Em alguns lugares, os colegas davam a ela tarefas como limpar e arrumar o estúdio e quase nenhum cliente era direcionado para sua mesa. "Claro que melhorou muito, mas ainda existe esse machismo no meio. Além de ser ruim para as profissionais, incomoda as clientes, que podem até desistir de tatuar, em situações assim", lamenta.
Com um estilo de traços finos, tatuagens coloridas e delicadas, Larissa desejava trabalhar em um espaço que refletisse sua arte. As paredes brancas do seu estúdio têm poucos desenhos, todos eles criados por ela. Prezando pelo atendimento humanizado e por desenhos únicos, a jovem se encontrou no nicho das tatuagens afetivas. Sendo responsável pela primeira tattoo de muitas pessoas, a maioria delas conta uma história preciosa.
Entre 100 clientes, apenas dois são homens, mas isso não a incomoda. "Acho que é muito de estilo. O fine line é mais delicado e, normalmente, mais escolhido por mulheres, mas, sem dúvidas, muitos homens ainda têm preconceito em se tatuar com mulheres", acredita.
Atendendo mulheres de 10 a 75 anos, com uma maioria de clientes entre os 30 e 40 anos, Larissa acredita que a mudança de mentalidade, finalmente, beneficia mulheres que sempre quiseram marcar momentos importantes na pele, mas tinham medo do preconceito.
Guru e Lino
Apaixonadas por Brasília, pela arte e uma pela outra, a estudante Helena Maria Rodrigues, 19 anos, e a servidora pública Ana Maria Rodrigues, 52, resolveram eternizar na pele uma ilustração de Pedro Sangeon, o criador do Gurulino, pelos traços de Davi Braz.
Mãe e filha são fãs de Pedro e de Gurulino há anos.
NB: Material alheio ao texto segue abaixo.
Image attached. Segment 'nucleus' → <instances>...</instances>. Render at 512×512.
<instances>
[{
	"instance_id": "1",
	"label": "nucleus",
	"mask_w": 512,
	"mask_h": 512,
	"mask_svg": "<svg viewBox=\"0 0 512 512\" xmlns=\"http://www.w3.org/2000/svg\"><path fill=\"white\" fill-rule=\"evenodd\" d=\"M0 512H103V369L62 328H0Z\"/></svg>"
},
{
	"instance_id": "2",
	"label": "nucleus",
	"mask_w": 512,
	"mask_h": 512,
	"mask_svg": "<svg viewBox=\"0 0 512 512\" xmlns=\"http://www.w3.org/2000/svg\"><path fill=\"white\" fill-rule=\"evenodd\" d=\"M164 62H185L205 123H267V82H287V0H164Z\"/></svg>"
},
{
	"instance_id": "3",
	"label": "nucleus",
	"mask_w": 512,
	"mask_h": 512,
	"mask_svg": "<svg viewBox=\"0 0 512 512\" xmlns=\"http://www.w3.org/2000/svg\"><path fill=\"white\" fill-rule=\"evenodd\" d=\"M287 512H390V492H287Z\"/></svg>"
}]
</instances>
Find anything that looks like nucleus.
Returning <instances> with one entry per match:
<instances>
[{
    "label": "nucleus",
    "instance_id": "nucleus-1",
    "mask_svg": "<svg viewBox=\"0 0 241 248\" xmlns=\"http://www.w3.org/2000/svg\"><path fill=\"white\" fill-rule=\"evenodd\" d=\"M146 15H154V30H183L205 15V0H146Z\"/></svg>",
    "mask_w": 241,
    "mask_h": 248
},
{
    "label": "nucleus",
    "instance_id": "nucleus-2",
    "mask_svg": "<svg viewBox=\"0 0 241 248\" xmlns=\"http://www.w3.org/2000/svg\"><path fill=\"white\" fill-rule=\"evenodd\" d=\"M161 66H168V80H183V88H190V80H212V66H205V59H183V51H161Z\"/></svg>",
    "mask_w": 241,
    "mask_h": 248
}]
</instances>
Contemplativo e espirituoso, Lino ganhou o coração das duas. Em desenhos espalhados pela cidade e no Correio, um cara comum em uma viagem pelo seu universo interior sugere reflexões de forma simples e criativa. A partir de pequenas adaptações, a arte saiu dos muros e foi parar na pele.
"É um abraço aconchegante que forma um coração envolvido por algumas plantinhas. O equilíbrio perfeito entre nós. A mãe, Guru, amorosa e espiritualizada, e a filha, Lino, cética e curiosa, unidas por um laço eterno", derrete-se Ana Maria.
Como servidora pública, Ana Maria revela já ter ouvido comentários negativos sobre suas tatuagens no ambiente de trabalho, além de alguns olhares carregados de julgamento. Mas as experiências com o preconceito não a impediram de se expressar.
Feliz com a mudança significativa de mentalidade dos últimos anos, ela não se preocupa com a filha, que tem maturidade para ser ela mesma e se expressar como deseja.
Muitas pessoas, mesmo que não tenham vontade de tatuar, elogiam os desenhos e a coragem da dupla. Os comentários, sobre o desenho e o significado, são somente elogios, e elas acreditam que todos acabam se sentindo um pouquinho abraçados com todo afeto e carinho que a história transmite.
Entre mãe e filha
A experiência de fazer uma tatuagem juntas foi marcante. Ana Maria é fã da arte de se colorir faz tempo e já tinha feito algumas — várias — tatuagens antes, mas Helena é nova nesse mundo. "É muito especial, vou ter para sempre essa lembrança da primeira tatuagem ter sido com a minha mãe", diz a jovem.
Poder participar do processo da primeira tatuagem da filha também tem grande significado para Ana Maria — foi mais uma etapa que elas concluíram, ou iniciaram, juntas. "Ela reconheceu minha independência, mas quis mostrar que vai estar sempre comigo, mesmo depois da maioridade", acrescenta Helena.
Para decidir o traço, o estilo e as cores, elas entraram em um consenso, encontrando um meio termo, que foi reproduzido pelo tatuador Davi Braz, com autorização de Pedro. Mesmo com o nervosismo natural do momento, as duas chegaram seguras e confiantes e saíram de lá com zero dores ou arrependimentos. E as próximas tattoos solo já estão sendo planejadas, mas as duas não negam uma nova colaboração.